What I didn’t know then that I know now is that in all likelihood a great proportion of people in that room were feeling those same feelings. In fact, a study undertaken by Pauline Claunce and Suzanne Imes found that women frequently say that they don’t feel they deserve their job and that they are “imposters” who could be found out at any moment.

Imposter syndrome is a part of comparisonitis, both arising from, and causing it. When we let ourselves believe that everyone else is better than we are, then we begin to doubt our abilities, our strengths, our skills and our knowledge. We get lost in the feeling that we can’t compete.

First, Let go of perfectionism

To crush comparisonitis and play your own game you first have to let go of perfectionism. Of course, letting go of perfectionism is not that easy. We want to look perfect so that we can feel like we can compete. We try to project this perception to people because we are selling ourselves and selling ourselves is very different to trying to sell any other kind of product. Selling ourselves comes with more risk of vulnerability and with an added fear of rejection. That causes us to sink into perfectionism as we try to make everything perfect so people like us and want to work with us.

But portraying perfectionism is not good for your practice. When you paint yourself as perfect, other people around you go into comparison mode, too. They begin to think, “I’m not sure that I’m good enough to work with her. I’m not sure that she would like me. I’m not sure that I’m good enough to be around that person”. People simply don’t want to work with people that seem too perfect.

On the other hand, if you can tap into your authenticity and let go of the need to be perfect, you will actually appeal to people more. When you paint yourself as perfect, people go into comparison, but if you’re authentic, people go into possibility. Suddenly they stop worrying about how they will stack up next to you and start thinking, “Wow, she’s just like me”.

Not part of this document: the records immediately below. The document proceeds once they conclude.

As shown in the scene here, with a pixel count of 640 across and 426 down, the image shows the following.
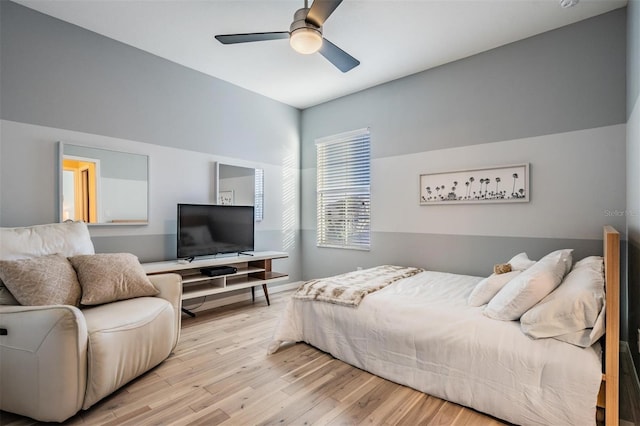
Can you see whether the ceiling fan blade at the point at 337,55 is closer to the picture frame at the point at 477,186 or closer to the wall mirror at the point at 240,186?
the picture frame at the point at 477,186

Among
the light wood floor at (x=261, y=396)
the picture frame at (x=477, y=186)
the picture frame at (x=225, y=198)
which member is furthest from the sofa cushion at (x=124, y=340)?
the picture frame at (x=477, y=186)

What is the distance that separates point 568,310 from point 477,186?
72.4 inches

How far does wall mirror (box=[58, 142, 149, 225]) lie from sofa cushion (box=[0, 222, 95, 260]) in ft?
1.04

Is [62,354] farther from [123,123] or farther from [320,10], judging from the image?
[320,10]

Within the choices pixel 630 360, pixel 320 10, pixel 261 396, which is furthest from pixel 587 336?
pixel 320 10

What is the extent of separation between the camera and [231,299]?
159 inches

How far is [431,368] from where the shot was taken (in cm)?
198

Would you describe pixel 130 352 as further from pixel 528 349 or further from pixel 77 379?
pixel 528 349

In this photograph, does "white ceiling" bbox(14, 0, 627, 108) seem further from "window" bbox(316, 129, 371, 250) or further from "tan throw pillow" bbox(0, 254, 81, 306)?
"tan throw pillow" bbox(0, 254, 81, 306)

This authenticity creates a greater sense of real connection, and when you can tap into that, you can create a deeper sense of belief for your own clients.

Crush Comparisonitis

As Mark Twain said, “Comparison is the thief of joy”, but it is also the thief of strong, successful personal branding. In order to engage well with your audience, you need to beat comparisonitis. And that means you need strategies to manage it.

  1. Ask for help

Speak to a support person, friend, family or professional who can help you to put strategies in place if you don’t know what to do. There’s absolutely no shame in asking.

2. Be your own best friend

Research shows that 80% of our self-talk is negative. Catch your negative self-talk and reframe it to speak to yourself nicely.

3. Remember your uniqueness

There is only one of you. Sure, others might deliver similar work to you but they can’t replicate your essence.

4. Create before you consume

Celebrate and amplify your uniqueness by creating. Whether it’s videos, a book, a blog, people will come to you because you can connect with them at a deeper level.

5. Disconnect to reconnect.

Get off social media for a while, a week even. Get back to you and stop looking at what everyone else is doing.

Next Steps

  1. Who are you comparing yourself to?
  2. How do you know that what you are comparing yourself to is actually true?
  3. Who do you need to unsubscribe from, unfollow and disconnect from?